Paperback, 86 pages
In some ways, Neil Shepard’s sixth book of poems, Hominid Up, feels representative of his body of work to date, in that the book contains a multitude of forms, styles, and subject matters, ranging from deep meditative poems about rural New England to jazz poems. Where the book differs from Shepard’s previous work, however, is in its stinging critique of contemporary America and unfettered capitalism. Many of the book’s poems are appropriate for the times, when class issues and the Occupy-themed slogan “We are the 99 percent” are part of the national dialogue, and in Ferguson, Baltimore, and other communities, issues of race and class have led to mass demonstrations, arrests, and damaged property. At this point in U.S. history, it would be difficult for any poet of American descendent to ignore the tensions that have dominated headlines over the last few years.
The book’s initial pages contain several poems about New York City, a place the poet now calls home, after moving there from Vermont. In one of the poems, “At the Corner of Broadway and 105th,” the sensory details of the city pulsate, including the “hiss” of a bus and subways that “whoosh and rattle.” At the center of the poem is a man who claims to have HIV and pleads with the speaker for money to pay for public transportation to reach Beth Israel downtown. The poem’s ethical dilemma arises when the speaker decides not to lend the man money, but ultimately feels bad about it by the poem’s conclusion, confessing, “And I save twenty bucks / and I wasn’t suckered, but later, I felt a swindler’s pride / as if I’d cheated him of his valuables, and later still, my mind hit a black mood.” This poem is especially striking in the questions it poses regarding our reactions to poverty, especially when we claim to be liberal. Do we help, or do we turn our backs?
Another poem, “Occupy Wall Street,” captures the tent cities that popped up in Zuccotti Park, before Mayor Bloomberg ordered the NYPD to shut it down a few months after its creation. The poem is populated with famous slogans from the movement, including “We are the 99%” and “Banks got bailed out; we got sold out!” Anyone who participated in any of the protests will be familiar with Shepard’s depiction of the police reaction to the protestors:
No matter how deftly we death-swoon on the sidewalks
before Bank of America, cops sweep in, sweep us up
for arrest if we lie too long. No matter
how coolly customers withdraw their paltry sums
from Citi Bank or Chase, the chanters
on the sidewalks, in the lobbies, shouting, Shame!,
we’re cuffed, arrested, tossed into paddy wagons
by the corporation goons. No matter
how the barricades herd us, flocks unwilling
to be fleeced, we compound our voices—
Banks got bailed out, we got sold out!
There’s a push and pull that exists within the poem between the “flocks” of protestors and the police, and yet, the voice of the protestors is never stomped out in the poem, especially since Shepard sets their voices in bold type, so that what they have to say rings loudly throughout the poem, before the concluding lines, “There is / another world, and it is in this one.” Those concluding lines represent what it felt like to be at the protests in fall of 2011, specifically the possibility that something would change and a major shift would happen. At the very least, conversations happened in public spaces.

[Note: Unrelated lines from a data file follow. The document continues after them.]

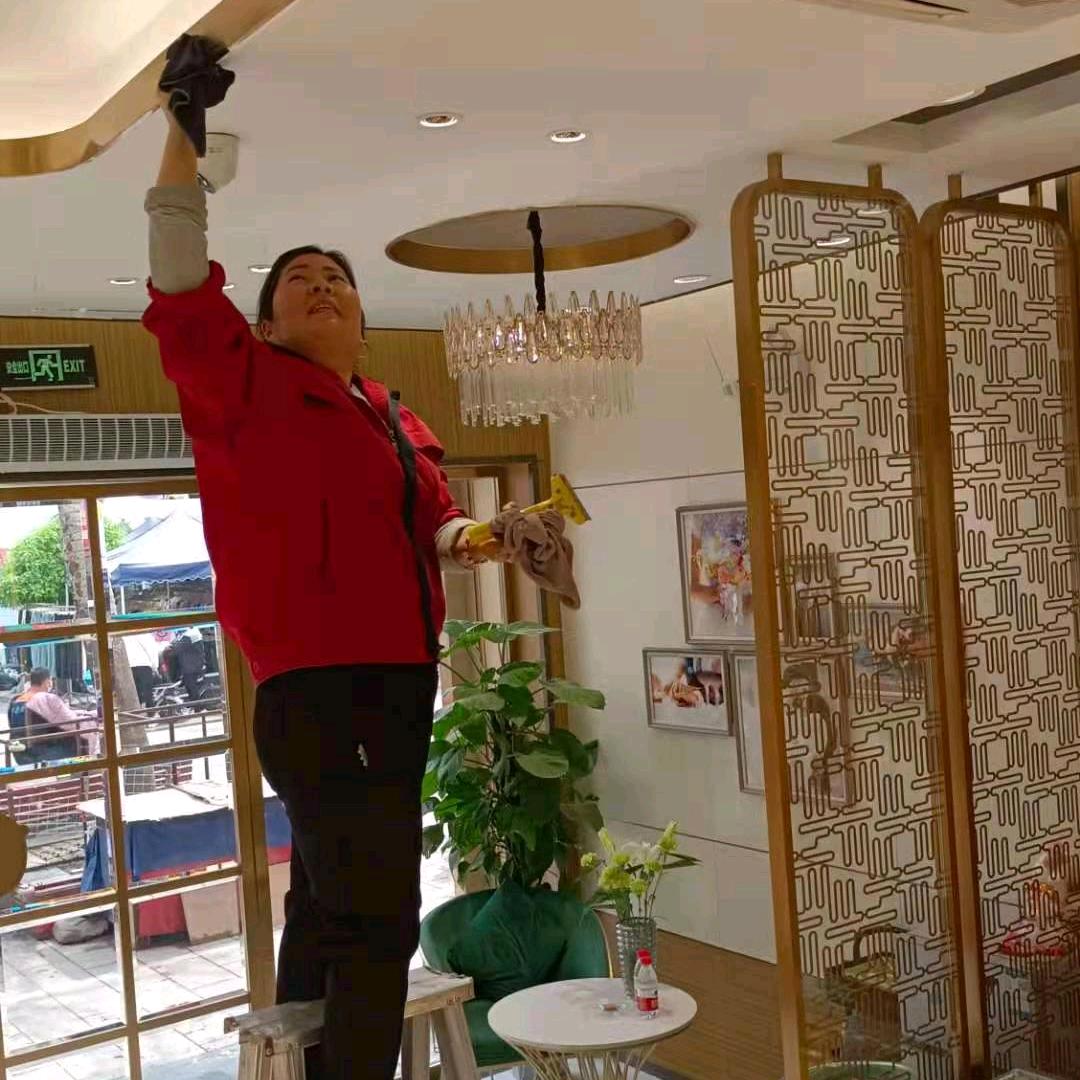 安阳姐妹保洁换窗纱换滑轮洗沙发洗地毯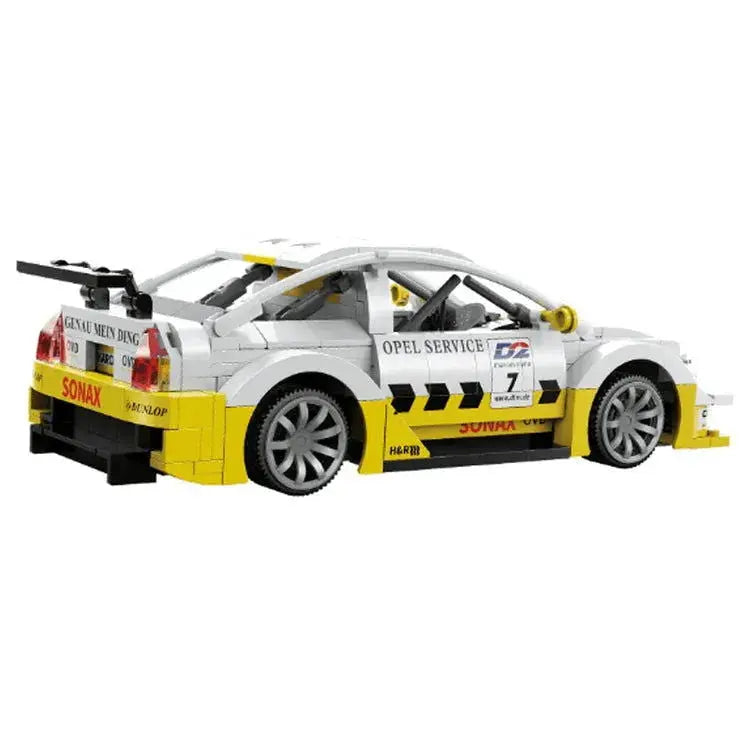 REMOTE CONTROLLED OPEL ASTRA V8 461PCS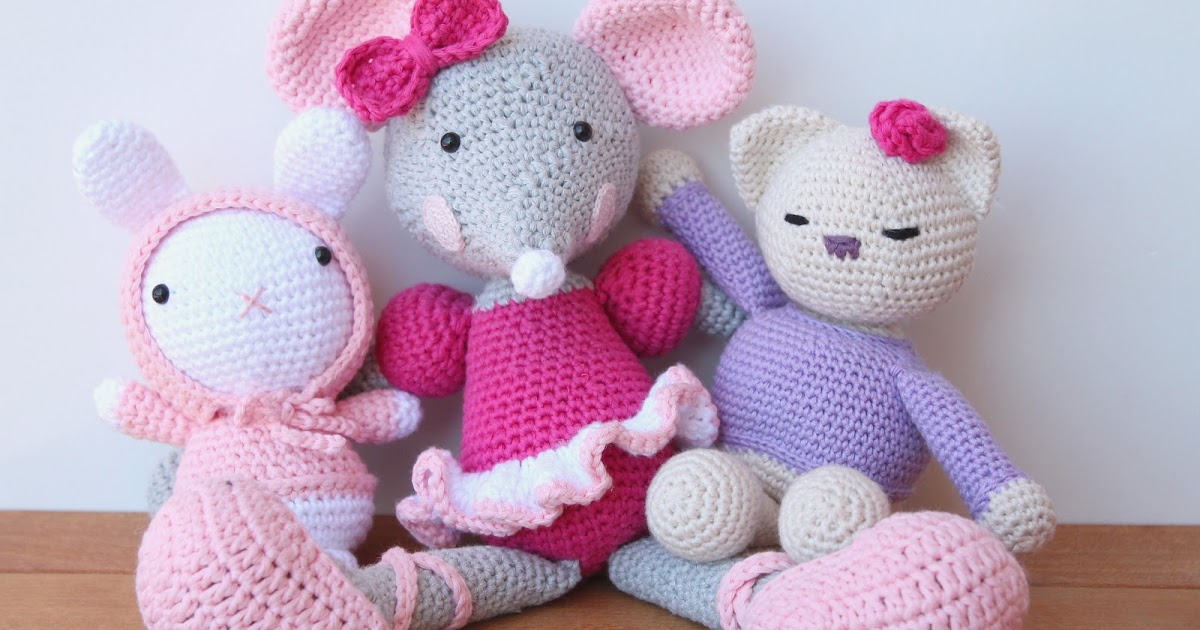 matemo: Amigurumi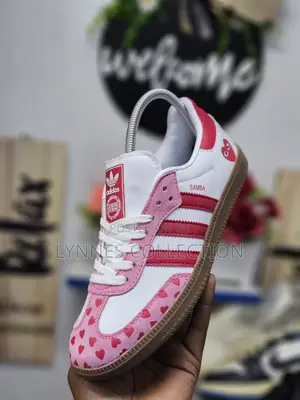 Adidas Samba Valentine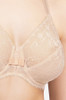 Detailing to the Chantelle Day To Night Very Covering Bra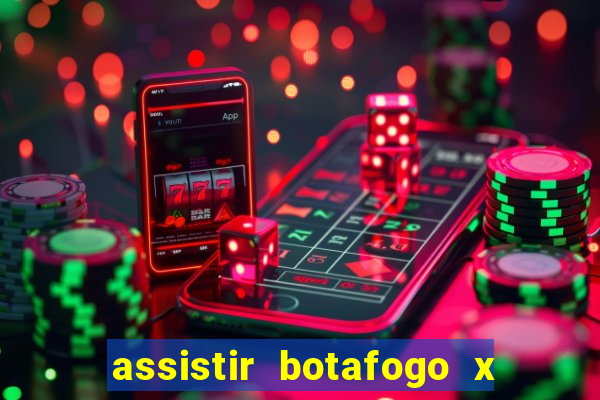 assistir botafogo x vitoria futemax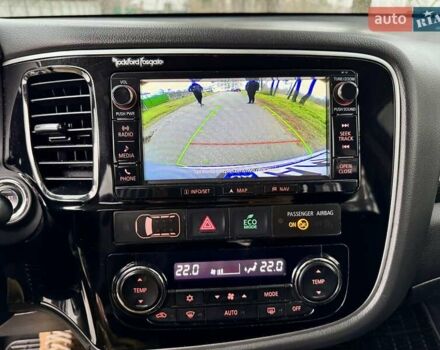 Серый Мицубиси Аутлендер, объемом двигателя 2.2 л и пробегом 180 тыс. км за 16499 $, фото 25 на Automoto.ua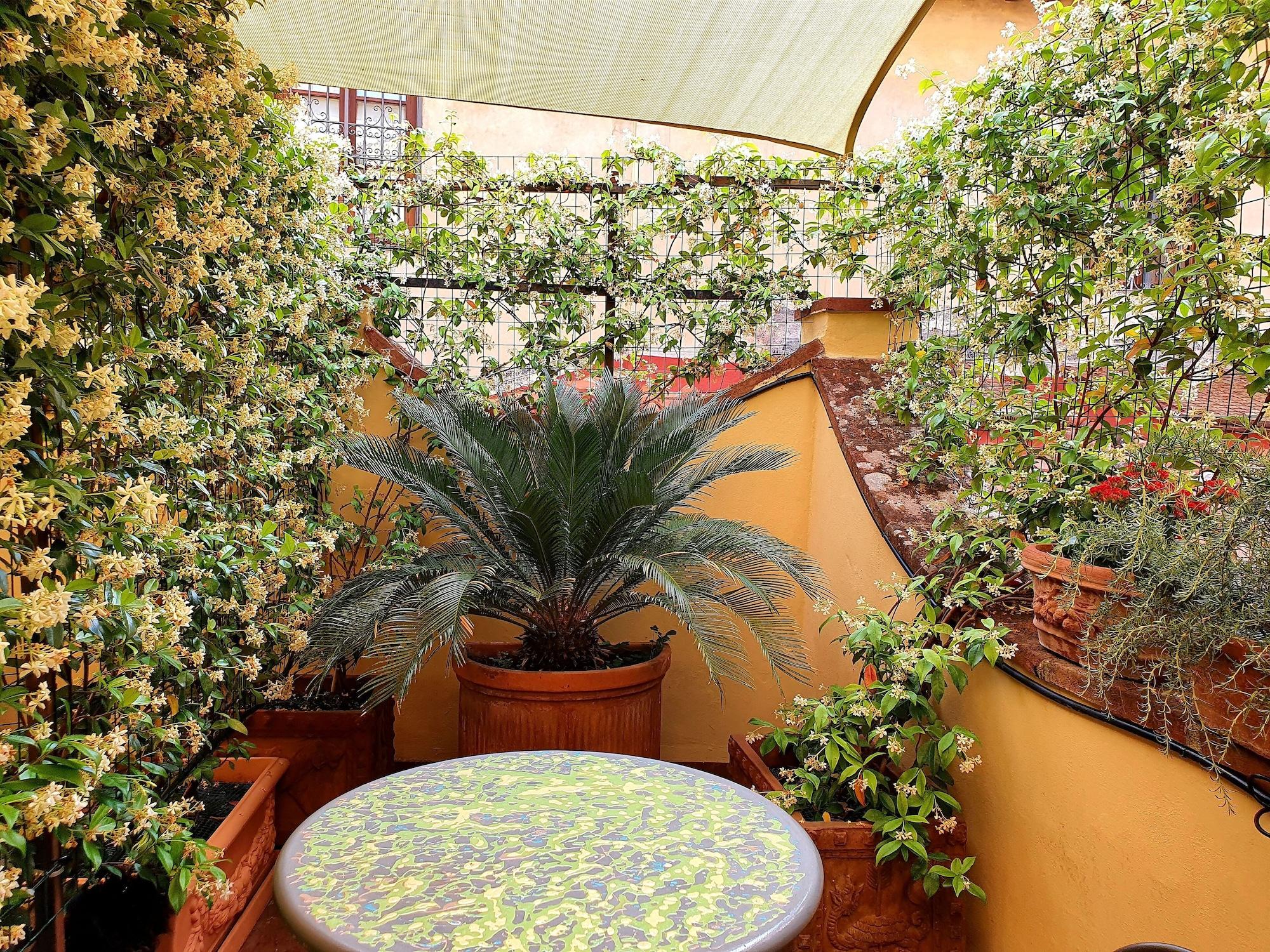 Hotel Annalena Florence Ngoại thất bức ảnh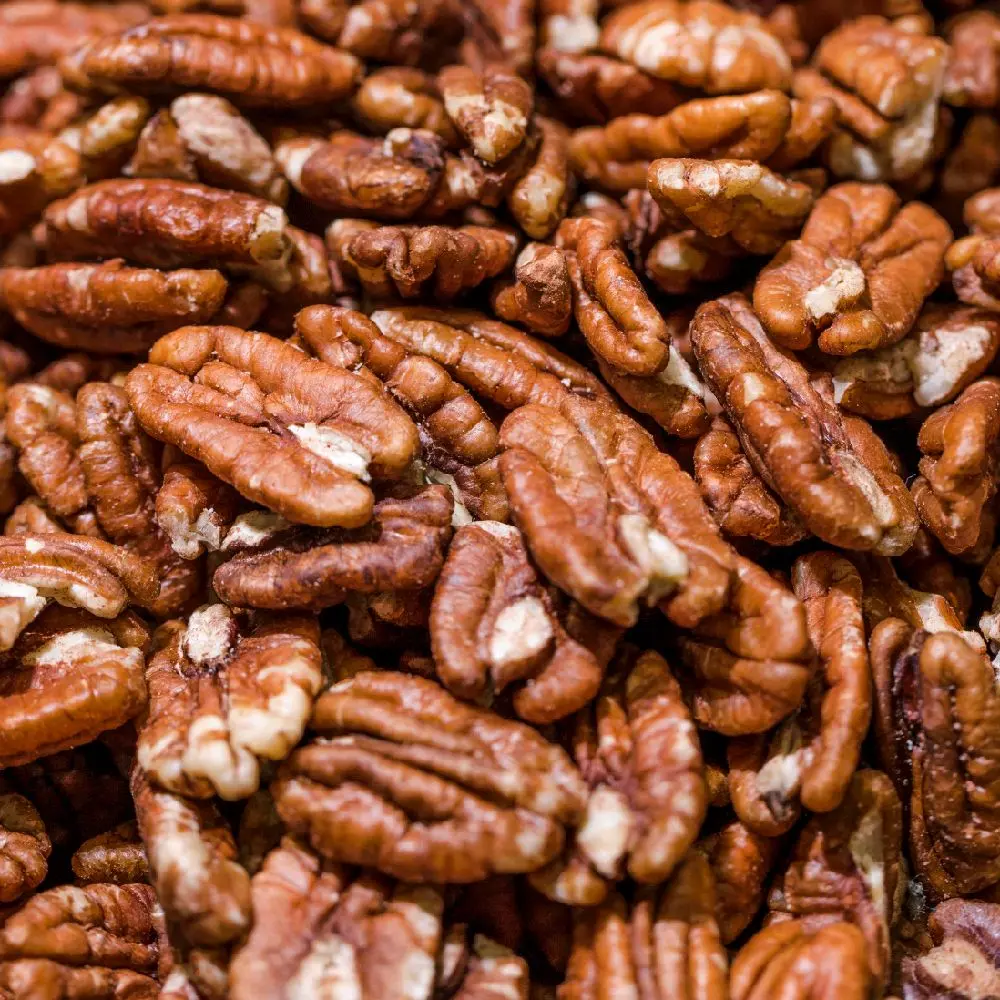 Pacanas/ Pecans Partidas 5 lbs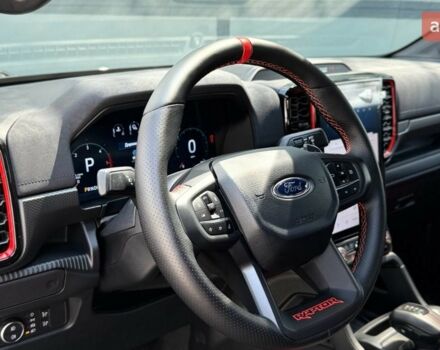 купить новое авто Форд Ranger Raptor 2024 года от официального дилера Ford ТОВ "Вектор Транс" Форд фото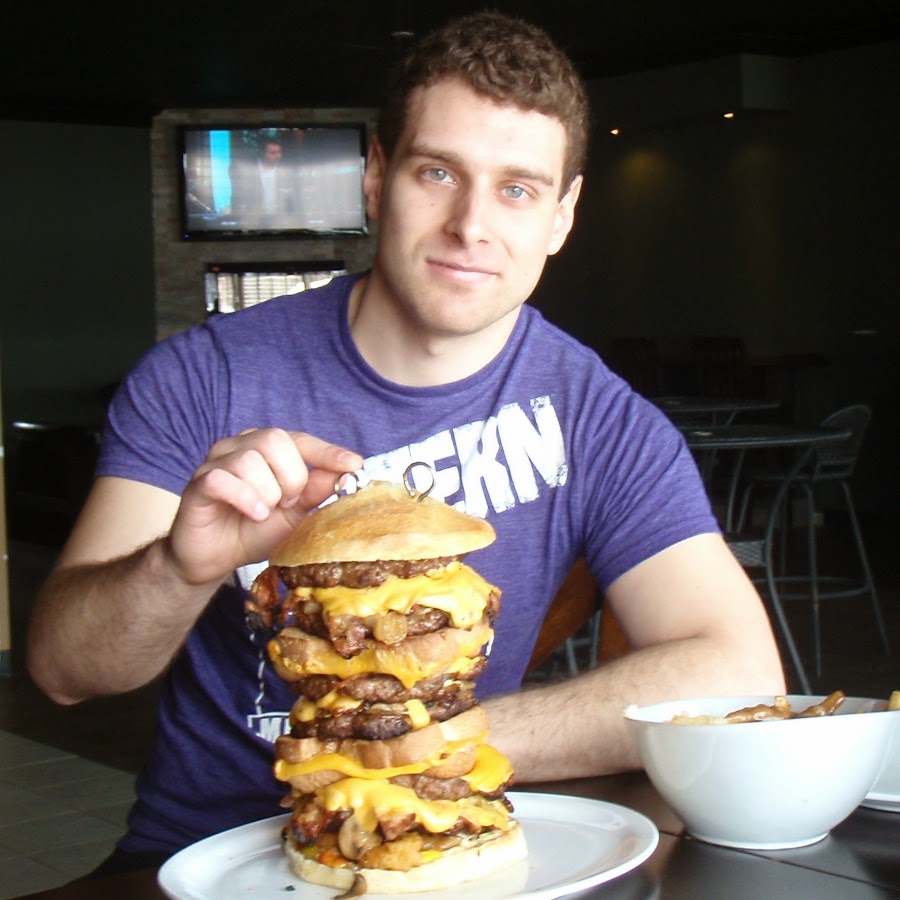 Junkfood Bodybuilding - YouTube
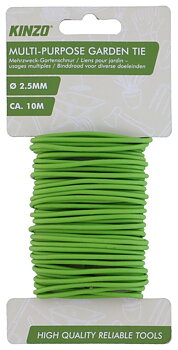 Trädgårdsband 10m x 2,5mm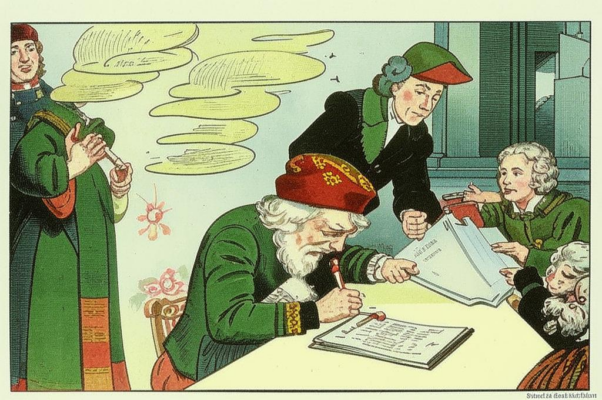 Вопль Ф. И. Тютчева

The end of the book shifts to rural New England landscapes, while still addressing the haves and have nots. The poem “Front Hayden’s Shack, I Can See to the End of Vermont,” for instance, references the state’s liberal politics, but also how the 1 percent / real estate has gobbled up land. The poem references a county in which a slew of candidates, including a Marxist, “Progressive,” and “Cowshit Farmer,” run for mayor, but despite the seemingly left-wing politics of the state, the speaker admits, “But even here, it’s / darkening. Rising / real estate. High / balls at five / We close our eyes / to the tale of two cities / nearby, Queen and Capital.” If Vermont has succumb to rampant capitalism and the great class divide, then what does that say about the rest of the country?
Hominid Up offers Shepard’s sharpest critique of rampant capitalism and shows how it impacts different American landscapes, from New York City to rural Vermont. Some of the longer meditative works and tributes to jazz musicians are reminiscent of Shepard’s earlier collections, but Hominid Up is one of his most diverse collections to date and one of the boldest for his willingness to so openly address issues of race and class.
Brian Fanelli is the author of Front Man and All That Remains. His poetry, essays, and book reviews have been published by The Los Angeles Times, World Literature Today, Paterson Literary Review, Blue Collar Review, [PANK], Chiron Review, and other publications. He is a Ph.D. student at SUNY Binghamton and teaches at Lackawanna College.